Ellos caminan tranquilos por el país y el mundo. Roban en el Gobierno. Son acusados de corrupción. Dejan el país hasta que se enfríen las cosas y algún juez les quite la orden de prisión. Y poco a poco nos vamos olvidando que alguna vez robaron y que lo siguen haciendo. Hasta que un día cuando alguien pregunta por el origen de la fortuna de ese elegante señor que conversa tranquilamente, se escucha con indiferencia: “Ah, ese se forró de plata en el gobierno de tal presidente”.
¿Entonces qué hacemos? ¿Qué tal si en lugar de quejarnos por tanta corrupción empezamos por marginar a los corruptos cercanos a nosotros? Todos tenemos por ahí algún amigo o conocido que hizo más dinero de la cuenta con medios dudosos. Ese que sin tener dónde caer muerto, le bastaron un par de años en un puesto público para construirse una casa con piscina. Aquel conocido sabido que siempre está en negocios raros. Aquel otro tan simpático –y es que los ladrones suelen ser simpáticos– que está siempre cerca al poder político para llevarse una tajada del pastel.
¿Qué tal si la próxima vez que nos invitan a la fiesta de quien hizo su fortuna en un negociado nos quedamos en casa, en lugar de aceptar la invitación y bebernos el Johnny negro comprado con dinero sucio? ¿Qué tal si en lugar de abrazar efusivamente a ese que bien sabemos estaba endeudado hasta los calzoncillos hasta que entró al Gobierno, simplemente lo ignoramos?
No es fácil ni agradable darle la espalda a la gente, peor aún a quien conocemos. Pero no podemos quejarnos de la corrupción mientras visitamos las casas y bebemos el trago de sinvergüenzas. ¿Queremos menos corrupción? Empecemos por marginar a los corruptos que tenemos cerca en lugar de celebrar su riqueza.
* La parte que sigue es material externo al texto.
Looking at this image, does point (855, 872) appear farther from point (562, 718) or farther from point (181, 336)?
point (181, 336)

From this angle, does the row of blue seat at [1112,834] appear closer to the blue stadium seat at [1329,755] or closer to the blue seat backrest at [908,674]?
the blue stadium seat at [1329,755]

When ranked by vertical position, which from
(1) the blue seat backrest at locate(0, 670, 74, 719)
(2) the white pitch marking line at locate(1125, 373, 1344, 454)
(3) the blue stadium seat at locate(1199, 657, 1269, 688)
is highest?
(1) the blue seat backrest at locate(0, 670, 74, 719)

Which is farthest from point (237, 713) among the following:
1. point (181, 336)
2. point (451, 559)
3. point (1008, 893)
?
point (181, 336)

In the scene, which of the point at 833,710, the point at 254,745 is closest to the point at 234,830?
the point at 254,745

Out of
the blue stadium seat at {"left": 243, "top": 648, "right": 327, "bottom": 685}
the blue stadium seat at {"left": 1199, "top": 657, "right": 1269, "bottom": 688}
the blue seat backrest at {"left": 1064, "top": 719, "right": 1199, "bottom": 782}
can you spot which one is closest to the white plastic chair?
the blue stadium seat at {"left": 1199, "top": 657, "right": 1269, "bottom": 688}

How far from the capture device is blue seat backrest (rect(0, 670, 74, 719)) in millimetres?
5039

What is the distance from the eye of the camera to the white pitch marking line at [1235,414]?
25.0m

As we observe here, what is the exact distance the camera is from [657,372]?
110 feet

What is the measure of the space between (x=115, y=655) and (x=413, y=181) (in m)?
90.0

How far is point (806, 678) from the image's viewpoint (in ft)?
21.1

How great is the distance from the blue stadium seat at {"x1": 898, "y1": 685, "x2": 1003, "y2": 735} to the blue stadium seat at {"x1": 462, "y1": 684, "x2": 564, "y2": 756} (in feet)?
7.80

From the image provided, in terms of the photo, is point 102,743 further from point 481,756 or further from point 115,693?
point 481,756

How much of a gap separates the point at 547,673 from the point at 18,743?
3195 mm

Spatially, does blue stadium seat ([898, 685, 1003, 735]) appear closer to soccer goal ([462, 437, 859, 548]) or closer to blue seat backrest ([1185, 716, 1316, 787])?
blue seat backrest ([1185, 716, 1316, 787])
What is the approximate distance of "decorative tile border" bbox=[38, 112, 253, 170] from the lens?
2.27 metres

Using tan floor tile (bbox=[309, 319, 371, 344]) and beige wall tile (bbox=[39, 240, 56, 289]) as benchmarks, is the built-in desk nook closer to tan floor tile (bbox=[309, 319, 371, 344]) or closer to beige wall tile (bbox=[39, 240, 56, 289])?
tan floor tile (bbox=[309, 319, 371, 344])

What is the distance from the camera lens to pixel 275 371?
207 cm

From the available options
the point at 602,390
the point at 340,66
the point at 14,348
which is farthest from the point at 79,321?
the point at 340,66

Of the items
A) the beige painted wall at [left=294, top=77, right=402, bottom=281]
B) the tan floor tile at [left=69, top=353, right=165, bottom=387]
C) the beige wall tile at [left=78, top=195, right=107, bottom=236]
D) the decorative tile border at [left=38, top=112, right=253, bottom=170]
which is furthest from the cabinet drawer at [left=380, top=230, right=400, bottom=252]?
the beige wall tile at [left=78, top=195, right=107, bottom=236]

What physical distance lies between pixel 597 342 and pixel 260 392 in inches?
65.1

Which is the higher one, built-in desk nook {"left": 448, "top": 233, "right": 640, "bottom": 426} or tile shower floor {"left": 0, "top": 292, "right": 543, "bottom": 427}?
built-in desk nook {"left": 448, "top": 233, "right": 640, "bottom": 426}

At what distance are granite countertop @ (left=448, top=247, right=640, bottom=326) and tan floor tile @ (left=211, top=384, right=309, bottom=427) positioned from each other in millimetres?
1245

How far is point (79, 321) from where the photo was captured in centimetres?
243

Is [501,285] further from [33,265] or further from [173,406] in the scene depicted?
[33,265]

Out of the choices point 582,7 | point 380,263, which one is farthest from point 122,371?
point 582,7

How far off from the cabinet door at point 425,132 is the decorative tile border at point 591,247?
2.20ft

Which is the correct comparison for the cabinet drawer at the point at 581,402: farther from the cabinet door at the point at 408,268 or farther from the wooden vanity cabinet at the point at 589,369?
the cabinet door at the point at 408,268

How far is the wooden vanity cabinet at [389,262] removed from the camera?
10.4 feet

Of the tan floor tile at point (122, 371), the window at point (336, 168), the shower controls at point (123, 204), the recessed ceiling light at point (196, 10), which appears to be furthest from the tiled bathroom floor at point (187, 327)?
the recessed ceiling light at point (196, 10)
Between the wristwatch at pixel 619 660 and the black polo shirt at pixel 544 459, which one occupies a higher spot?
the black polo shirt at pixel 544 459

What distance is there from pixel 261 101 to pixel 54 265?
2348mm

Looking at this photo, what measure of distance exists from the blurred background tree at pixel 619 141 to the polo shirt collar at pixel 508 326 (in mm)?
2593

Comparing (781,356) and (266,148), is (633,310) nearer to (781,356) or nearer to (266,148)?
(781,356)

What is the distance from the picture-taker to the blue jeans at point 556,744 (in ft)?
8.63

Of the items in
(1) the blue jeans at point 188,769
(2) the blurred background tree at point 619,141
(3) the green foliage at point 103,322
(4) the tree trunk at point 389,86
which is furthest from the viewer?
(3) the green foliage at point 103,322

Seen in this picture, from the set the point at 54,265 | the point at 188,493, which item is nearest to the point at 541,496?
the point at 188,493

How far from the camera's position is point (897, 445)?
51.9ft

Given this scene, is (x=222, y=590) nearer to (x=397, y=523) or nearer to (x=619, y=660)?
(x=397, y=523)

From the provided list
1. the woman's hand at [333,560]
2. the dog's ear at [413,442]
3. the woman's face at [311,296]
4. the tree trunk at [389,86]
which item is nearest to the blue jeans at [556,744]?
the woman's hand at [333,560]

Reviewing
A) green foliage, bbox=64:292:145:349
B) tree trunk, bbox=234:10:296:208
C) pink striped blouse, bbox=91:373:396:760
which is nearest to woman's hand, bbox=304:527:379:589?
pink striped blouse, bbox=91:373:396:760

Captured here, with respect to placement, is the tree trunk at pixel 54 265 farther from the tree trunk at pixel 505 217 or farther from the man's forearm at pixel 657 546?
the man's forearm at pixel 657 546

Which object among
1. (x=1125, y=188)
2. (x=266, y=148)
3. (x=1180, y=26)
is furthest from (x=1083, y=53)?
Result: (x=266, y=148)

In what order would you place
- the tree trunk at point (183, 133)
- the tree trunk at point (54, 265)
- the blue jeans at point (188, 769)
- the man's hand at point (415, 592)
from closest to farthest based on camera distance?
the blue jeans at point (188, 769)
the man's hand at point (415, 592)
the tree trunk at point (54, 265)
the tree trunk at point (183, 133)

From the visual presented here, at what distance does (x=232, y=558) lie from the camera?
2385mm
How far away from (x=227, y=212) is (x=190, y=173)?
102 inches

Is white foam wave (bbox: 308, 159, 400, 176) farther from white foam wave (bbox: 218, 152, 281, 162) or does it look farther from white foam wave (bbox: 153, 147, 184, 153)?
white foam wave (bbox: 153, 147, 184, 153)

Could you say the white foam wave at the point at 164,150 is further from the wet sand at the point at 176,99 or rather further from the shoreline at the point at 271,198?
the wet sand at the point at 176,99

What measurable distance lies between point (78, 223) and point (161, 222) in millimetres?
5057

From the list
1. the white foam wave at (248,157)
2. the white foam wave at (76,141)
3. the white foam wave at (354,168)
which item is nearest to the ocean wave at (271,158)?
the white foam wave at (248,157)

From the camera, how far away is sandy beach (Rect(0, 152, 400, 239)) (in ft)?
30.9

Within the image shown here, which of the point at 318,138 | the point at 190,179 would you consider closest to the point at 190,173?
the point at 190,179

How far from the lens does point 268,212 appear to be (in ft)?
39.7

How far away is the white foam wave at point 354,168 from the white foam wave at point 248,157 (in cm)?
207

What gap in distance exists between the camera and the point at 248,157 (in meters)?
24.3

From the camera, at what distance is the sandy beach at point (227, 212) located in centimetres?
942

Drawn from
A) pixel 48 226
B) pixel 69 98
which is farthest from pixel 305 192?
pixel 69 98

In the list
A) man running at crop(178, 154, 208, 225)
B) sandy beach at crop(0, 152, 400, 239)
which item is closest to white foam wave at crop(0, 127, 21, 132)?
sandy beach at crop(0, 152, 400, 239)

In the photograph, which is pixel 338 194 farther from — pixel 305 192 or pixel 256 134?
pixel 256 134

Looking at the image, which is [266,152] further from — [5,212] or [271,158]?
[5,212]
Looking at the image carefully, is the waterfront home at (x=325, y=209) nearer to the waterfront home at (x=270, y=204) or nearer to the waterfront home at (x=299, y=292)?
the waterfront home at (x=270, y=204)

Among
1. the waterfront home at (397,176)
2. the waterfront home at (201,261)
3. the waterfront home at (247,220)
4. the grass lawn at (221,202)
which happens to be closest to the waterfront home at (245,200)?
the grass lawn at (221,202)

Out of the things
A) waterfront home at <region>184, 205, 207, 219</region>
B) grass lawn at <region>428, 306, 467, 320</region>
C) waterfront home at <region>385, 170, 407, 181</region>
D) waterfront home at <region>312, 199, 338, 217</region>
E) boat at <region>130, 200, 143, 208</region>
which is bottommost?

Qué tal, por ejemplo, si todos pifiamos cuando vemos a un corrupto. O como se ha hecho en otros lugares, salimos del restaurante cuando entra un sinvergüenza. Se reciben más propuestas. Busquemos un método y apliquémoslo para que los ladrones sepan que no pasan desapercibidos. Para que se sientan acusados. Talvez nunca encontremos las pruebas ni los jueces para acusarlos y encarcelarlos, pero al menos impediremos que vivan vidas normales.
Si queremos acabar con la corrupción en el Gobierno, en los negocios y en el día a día de nuestro país debemos empezar por marginar a los corruptos. Mientras los ladrones se sientan tranquilos con sus fortunas seguirán robando y más personas los imitarán. La corrupción disminuirá cuando todos señalemos al ladrón y el ladrón se sienta perseguido.